Обсуждение: Partitioned Database and Choosing Subtables

Поиск
Список
Период
Сортировка

Partitioned Database and Choosing Subtables

От
Bill Thoen
Дата:
I've got a ver 8.4.5 partitioned data base with records organized by US
state, so the partitions are set up by state. When I query this database
and include  the key field that tells postgres what partition you ,
everything works as I expect. It searches only the specified partition,
and it's fast . But that's only if I use a constant, like this:

SELECT lions,  tigers, bears FROM WildLife
WHERE state_pt = 'CO';

What I want to be able to do is put this key value in a table and PG
look in whatever partition the column specifies, like so:

SELECT lions,  tigers, bears, statecode FROM WildLife
WHERE state_pt = statecode;

However when I try anything other than a constant, it search EVERY
partition, sequentially, which is not what I want it to do.
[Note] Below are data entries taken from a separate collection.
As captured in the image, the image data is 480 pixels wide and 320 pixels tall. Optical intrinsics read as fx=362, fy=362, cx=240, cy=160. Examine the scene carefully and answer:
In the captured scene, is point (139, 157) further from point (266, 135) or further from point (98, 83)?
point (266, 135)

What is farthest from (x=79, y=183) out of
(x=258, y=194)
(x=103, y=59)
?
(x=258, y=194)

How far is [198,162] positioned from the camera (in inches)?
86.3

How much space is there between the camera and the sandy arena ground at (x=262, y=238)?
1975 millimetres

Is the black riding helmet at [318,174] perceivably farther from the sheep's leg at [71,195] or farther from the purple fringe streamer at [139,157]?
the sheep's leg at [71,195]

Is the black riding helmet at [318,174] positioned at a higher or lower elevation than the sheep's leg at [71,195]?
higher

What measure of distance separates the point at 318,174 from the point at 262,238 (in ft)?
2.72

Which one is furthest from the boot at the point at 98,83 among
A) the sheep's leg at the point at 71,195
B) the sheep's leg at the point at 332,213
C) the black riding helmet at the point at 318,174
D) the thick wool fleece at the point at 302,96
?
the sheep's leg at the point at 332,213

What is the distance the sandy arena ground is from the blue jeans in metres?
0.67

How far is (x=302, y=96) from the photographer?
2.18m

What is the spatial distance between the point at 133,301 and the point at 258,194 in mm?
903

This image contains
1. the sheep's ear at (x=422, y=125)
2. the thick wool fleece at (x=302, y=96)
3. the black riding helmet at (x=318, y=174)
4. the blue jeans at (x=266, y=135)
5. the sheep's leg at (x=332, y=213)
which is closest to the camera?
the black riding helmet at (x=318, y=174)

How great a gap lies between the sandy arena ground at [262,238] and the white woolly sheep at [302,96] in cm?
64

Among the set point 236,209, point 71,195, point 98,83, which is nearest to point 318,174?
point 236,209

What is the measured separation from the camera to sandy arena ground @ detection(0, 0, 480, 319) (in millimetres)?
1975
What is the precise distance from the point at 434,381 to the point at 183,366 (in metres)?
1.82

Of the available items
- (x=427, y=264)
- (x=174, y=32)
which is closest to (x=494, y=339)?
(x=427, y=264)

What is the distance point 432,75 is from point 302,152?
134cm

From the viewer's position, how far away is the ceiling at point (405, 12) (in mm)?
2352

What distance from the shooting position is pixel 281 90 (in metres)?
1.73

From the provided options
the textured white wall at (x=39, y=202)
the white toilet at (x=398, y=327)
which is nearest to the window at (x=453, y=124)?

So is there
any way to specify the partition to search using a variable/column name?

--
*Bill Thoen*
GISnet - www.gisnet.com
303-786-9961

Re: Partitioned Database and Choosing Subtables

От
Christophe Pettus
Дата:
On Mar 14, 2011, at 8:30 PM, Bill Thoen wrote:

> I've got a ver 8.4.5 partitioned data base with records organized by US state, so the partitions are set up by state.
WhenI query this database and include  the key field that tells postgres what partition you , everything works as I
expect.It searches only the specified partition, and it's fast . But that's only if I use a constant, like this: 
>
> SELECT lions,  tigers, bears FROM WildLife
> WHERE state_pt = 'CO';
>
> What I want to be able to do is put this key value in a table and PG look in whatever partition the column specifies,
likeso: 
>
> SELECT lions,  tigers, bears, statecode FROM WildLife
> WHERE state_pt = statecode;
>
> However when I try anything other than a constant, it search EVERY partition, sequentially, which is not what I want
itto do. So is there any way to specify the partition to search using a variable/column name? 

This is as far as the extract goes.